Reviews Short Narrative

A Tale of Forgiveness (2024) – 1 star

Director: Tiffany E Lewis

Writer: Tiffany E Lewis

Cast: Christina Fuscellaro & Jessica D Hamilton

Running time: 7mins

Directors are obsessed with cutting and re-cutting their film. Sometimes it works out – the various Blade Runner cuts are an improvement on the dumbed-down theatrical release – but sometimes it ends up adding back in a lot of content that thoroughly deserved to be left on the cutting room floor (as with whatever dead horse Zack Snyder is flogging to Netflix next).

 A Tale of Forgiveness is a remastering seven years in the making, according to its final credit sequence. Having had my curiosity piqued, I sought out the original – still available on Vimeo – to see what exactly the overhaul had entailed. Not nearly enough, was the answer.

The best part of a decade later, the two ‘versions’ are indistinguishable, save for one thing. After Tiffany E Lewis’ short wraps up its story, she has added an extra minute of rolling credits – most of which serve to inform us of another role she fulfilled during the original micro-production. Director: Tiffany E Lewis. Writer: Tiffany E Lewis. Editor: Tiffany E Lewis. Cinematography: Tiffany E Lewis. Camera: Tiffany E Lewis & Theona Lewis. Craft Services: (Presumably) Tiffany E Lewis.

This extra minute of text doesn’t really justify the film’s re-release, particularly having seen the original now as well. The story remains a dangerously simplistic depiction of an abusive relationship – featuring a hastily cobbled together ending, that does not treat the combustible subject matter with due care.

As lead character Jane, Christina Fuscellaro does an excellent job of emoting, but is hamstrung by Lewis’ strange, lingering camera and stilted editing – reminiscent of John Waters, but without the irony. Fuscellaro is tasked with acting against nobody, pretending to be in situations and conversations she is not really privy to; and while her estimations are good, they seldom match the context they are placed into.

Notably, when Jane speaks to her therapist (Jessica D Hamilton, the only other human on camera), the pair are never photographed together. There is no establishing of the 180-degree rule, or even an approximation of it, suggesting they simply weren’t in the same set – and had no way of playing off each other. So even as Fuscellaro groans and rocks back and forth, her therapist continues to deliver an unblinking, sterile monologue about forgiving her abuser – as if she could not care less about the condition of her patient.

The advice written for the doctor to deliver is itself utterly bizarre. Conversational therapy, where the therapist does all of the talking is already strange enough. But as Jane struggles to get a word in edgeways, her doctor contorts her way through a set of inane mental gymnastics, which follows that the only way Jane can forgive herself for the abuse – which wasn’t her fault – is to forgive her abuser, whose fault it explicitly was.

What transpires seems vaguely to be delivered as a punchline.

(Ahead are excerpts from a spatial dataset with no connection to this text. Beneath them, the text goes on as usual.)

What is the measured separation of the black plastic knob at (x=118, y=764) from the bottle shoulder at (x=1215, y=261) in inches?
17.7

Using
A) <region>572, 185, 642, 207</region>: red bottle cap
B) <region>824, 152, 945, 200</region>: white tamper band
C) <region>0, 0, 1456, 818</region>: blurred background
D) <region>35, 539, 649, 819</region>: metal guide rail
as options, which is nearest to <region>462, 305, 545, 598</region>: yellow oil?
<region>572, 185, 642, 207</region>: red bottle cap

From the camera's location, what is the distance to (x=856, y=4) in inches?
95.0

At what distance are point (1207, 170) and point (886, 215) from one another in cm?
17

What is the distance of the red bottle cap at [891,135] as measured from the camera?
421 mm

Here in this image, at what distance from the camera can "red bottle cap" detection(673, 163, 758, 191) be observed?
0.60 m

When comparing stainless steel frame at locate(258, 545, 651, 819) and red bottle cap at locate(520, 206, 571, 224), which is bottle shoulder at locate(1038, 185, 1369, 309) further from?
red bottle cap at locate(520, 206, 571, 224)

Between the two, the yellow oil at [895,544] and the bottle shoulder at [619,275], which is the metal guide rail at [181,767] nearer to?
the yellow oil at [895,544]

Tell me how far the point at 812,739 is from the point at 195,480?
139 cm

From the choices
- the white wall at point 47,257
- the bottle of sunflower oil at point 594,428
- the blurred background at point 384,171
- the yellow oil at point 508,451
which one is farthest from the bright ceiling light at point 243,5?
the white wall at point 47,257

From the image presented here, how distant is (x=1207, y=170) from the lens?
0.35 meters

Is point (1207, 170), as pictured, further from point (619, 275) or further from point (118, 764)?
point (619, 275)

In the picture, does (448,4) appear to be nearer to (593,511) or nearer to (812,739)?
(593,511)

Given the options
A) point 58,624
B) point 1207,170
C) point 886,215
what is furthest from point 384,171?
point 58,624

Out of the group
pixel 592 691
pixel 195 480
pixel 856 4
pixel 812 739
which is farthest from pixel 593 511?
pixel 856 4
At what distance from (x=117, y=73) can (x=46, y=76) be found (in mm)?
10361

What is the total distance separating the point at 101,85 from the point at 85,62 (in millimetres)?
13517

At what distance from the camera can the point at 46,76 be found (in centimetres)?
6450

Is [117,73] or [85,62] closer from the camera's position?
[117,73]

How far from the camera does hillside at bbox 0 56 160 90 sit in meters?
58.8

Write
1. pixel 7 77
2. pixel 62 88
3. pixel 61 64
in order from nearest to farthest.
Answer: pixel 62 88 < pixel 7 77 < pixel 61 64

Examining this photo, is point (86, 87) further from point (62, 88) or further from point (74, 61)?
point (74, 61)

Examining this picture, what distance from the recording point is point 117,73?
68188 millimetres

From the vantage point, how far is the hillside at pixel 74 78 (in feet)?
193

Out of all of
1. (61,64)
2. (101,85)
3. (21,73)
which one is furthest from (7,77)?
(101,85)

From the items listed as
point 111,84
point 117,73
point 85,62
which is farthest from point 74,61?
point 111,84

Lewis sends her protagonist back to the home she has fled, with the premise that she is going to forgive her abusive ex. But upon opening the door, she shoots the unseen resident in the face, without a word, in broad daylight – and without a silencer. After burying the evidence (again in broad daylight, in a public park) and committing possibly the laziest ‘perfect crime’ ever committed to film, Jane sighs contentedly to herself: “Now I can forgive him.”

When she first made this movie in 2017, Lewis was a film student. She will not be the first or last student filmmaker to grab on to an intensely serious subject only to completely mishandle it. Treating domestic abuse, or the failures of the legal and care systems to support survivors, as the means to setting up a clumsy joke is utterly tone-deaf.

But as reprehensible as that might be, students generally learn from their mistakes and move on. Returning to the scene of the crime seven years later (presumably having long since graduated) and churning out a re-release of the same film twice, suggests that Lewis hasn’t learned much of anything.

A Tale of Forgiveness should have been a lesson learned – a failed experiment, which provided its creator with some much-needed insights on how to handle a production – and not to mishandle important social topics. But uncritically dredging it up now, without even trying to amend the narrative of the original cut, does not reflect well on anyone. This was better left as ancient history.